Given records =
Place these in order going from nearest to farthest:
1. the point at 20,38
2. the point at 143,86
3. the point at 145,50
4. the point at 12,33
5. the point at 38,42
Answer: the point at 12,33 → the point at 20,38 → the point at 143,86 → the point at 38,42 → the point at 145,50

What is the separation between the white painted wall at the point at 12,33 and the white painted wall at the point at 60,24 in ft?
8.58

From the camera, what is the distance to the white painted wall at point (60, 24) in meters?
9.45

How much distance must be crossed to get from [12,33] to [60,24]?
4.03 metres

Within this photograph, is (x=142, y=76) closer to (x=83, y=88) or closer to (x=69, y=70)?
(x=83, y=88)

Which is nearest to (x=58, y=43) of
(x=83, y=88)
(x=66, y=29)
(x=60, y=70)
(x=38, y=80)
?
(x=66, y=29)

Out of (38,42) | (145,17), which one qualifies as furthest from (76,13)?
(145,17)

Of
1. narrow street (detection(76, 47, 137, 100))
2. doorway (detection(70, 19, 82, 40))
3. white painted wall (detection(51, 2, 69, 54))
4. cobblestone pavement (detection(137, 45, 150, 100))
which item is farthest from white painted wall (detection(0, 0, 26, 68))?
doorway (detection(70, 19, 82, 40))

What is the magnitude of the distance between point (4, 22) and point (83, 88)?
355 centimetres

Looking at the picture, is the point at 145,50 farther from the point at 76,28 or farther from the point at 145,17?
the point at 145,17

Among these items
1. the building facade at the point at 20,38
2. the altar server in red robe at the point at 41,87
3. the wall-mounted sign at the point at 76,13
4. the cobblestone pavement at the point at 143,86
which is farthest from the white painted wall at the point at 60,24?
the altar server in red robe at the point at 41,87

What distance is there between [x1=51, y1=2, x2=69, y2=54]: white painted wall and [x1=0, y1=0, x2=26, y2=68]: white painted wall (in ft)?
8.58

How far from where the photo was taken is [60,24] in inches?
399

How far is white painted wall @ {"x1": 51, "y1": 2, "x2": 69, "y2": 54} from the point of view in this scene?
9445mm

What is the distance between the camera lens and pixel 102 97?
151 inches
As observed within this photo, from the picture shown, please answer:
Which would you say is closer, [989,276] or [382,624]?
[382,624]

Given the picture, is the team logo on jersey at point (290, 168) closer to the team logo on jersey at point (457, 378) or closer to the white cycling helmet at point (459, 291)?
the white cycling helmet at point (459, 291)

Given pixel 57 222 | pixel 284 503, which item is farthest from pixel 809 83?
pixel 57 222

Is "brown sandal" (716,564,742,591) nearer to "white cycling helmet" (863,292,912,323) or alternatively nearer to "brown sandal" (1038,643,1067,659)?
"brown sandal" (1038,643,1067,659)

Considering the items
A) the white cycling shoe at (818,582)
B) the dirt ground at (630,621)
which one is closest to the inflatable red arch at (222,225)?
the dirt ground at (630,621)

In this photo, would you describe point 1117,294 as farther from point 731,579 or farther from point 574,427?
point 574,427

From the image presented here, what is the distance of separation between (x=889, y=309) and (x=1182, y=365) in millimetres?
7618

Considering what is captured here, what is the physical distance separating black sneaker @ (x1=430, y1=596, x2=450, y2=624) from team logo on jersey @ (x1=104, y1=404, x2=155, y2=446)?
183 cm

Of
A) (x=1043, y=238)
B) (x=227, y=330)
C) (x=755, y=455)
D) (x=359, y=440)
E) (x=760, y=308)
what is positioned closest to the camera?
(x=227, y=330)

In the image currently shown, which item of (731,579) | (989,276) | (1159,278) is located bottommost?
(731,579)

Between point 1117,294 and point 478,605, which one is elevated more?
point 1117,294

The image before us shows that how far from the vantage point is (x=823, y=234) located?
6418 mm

Problem = Transcribe the entire listing above precisely.

Result of the exercise =
Place these in order going from nearest to farthest:
1. the point at 20,38
2. the point at 143,86
3. the point at 145,50
4. the point at 12,33
5. the point at 38,42
Answer: the point at 12,33 → the point at 20,38 → the point at 143,86 → the point at 38,42 → the point at 145,50

What is the separation between the white painted wall at the point at 12,33 and the white painted wall at the point at 60,24 in ft?
8.58

From the camera, what is the distance to the white painted wall at point (60, 24) in meters?
9.45

How much distance must be crossed to get from [12,33] to [60,24]?
4.03 metres

Within this photograph, is (x=142, y=76) closer to (x=83, y=88) or closer to (x=69, y=70)?
(x=83, y=88)

Which is nearest to (x=58, y=43) of
(x=83, y=88)
(x=66, y=29)
(x=60, y=70)
(x=38, y=80)
?
(x=66, y=29)

Out of (38,42) | (145,17), which one qualifies as furthest from (76,13)?
(145,17)

Of
1. narrow street (detection(76, 47, 137, 100))
2. doorway (detection(70, 19, 82, 40))
3. white painted wall (detection(51, 2, 69, 54))
4. cobblestone pavement (detection(137, 45, 150, 100))
which item is farthest from white painted wall (detection(0, 0, 26, 68))?
doorway (detection(70, 19, 82, 40))

What is the magnitude of the distance between point (4, 22) and point (83, 88)?
355 centimetres

Looking at the picture, is the point at 145,50 farther from the point at 76,28 or farther from the point at 145,17?
the point at 145,17

Among these items
1. the building facade at the point at 20,38
2. the altar server in red robe at the point at 41,87
3. the wall-mounted sign at the point at 76,13
4. the cobblestone pavement at the point at 143,86
which is farthest from the white painted wall at the point at 60,24?
the altar server in red robe at the point at 41,87

What distance is there between [x1=51, y1=2, x2=69, y2=54]: white painted wall and [x1=0, y1=0, x2=26, y2=68]: white painted wall (in ft)?
8.58

How far from where the photo was taken is [60,24] in inches?
399

How far is white painted wall @ {"x1": 51, "y1": 2, "x2": 69, "y2": 54} from the point of view in this scene?
9445mm

What is the distance between the camera lens and pixel 102 97?
151 inches
As observed within this photo, from the picture shown, please answer:
Which would you say is closer, [989,276] or [382,624]?
[382,624]

Given the picture, is the team logo on jersey at point (290, 168) closer to the team logo on jersey at point (457, 378) or closer to the white cycling helmet at point (459, 291)?
the white cycling helmet at point (459, 291)

Given pixel 57 222 | pixel 284 503, which item is farthest from pixel 809 83?
pixel 57 222

Is "brown sandal" (716,564,742,591) nearer to "white cycling helmet" (863,292,912,323) or alternatively nearer to "brown sandal" (1038,643,1067,659)?
"brown sandal" (1038,643,1067,659)

Considering the items
A) the white cycling shoe at (818,582)
B) the dirt ground at (630,621)
which one is closest to the inflatable red arch at (222,225)?
the dirt ground at (630,621)

In this photo, would you describe point 1117,294 as farther from point 731,579 or farther from point 574,427?
point 574,427

From the image presented here, what is the distance of separation between (x=889, y=309) and (x=1182, y=365) in millimetres?
7618

Considering what is captured here, what is the physical distance separating black sneaker @ (x1=430, y1=596, x2=450, y2=624) from team logo on jersey @ (x1=104, y1=404, x2=155, y2=446)?
183 cm

Of
A) (x=1043, y=238)
B) (x=227, y=330)
C) (x=755, y=455)
D) (x=359, y=440)
E) (x=760, y=308)
what is positioned closest to the camera?
(x=227, y=330)

In the image currently shown, which item of (731,579) | (989,276) | (1159,278) is located bottommost?
(731,579)

Between point 1117,294 and point 478,605, which one is elevated more?
point 1117,294

The image before us shows that how far from the vantage point is (x=823, y=234) located?
6418 mm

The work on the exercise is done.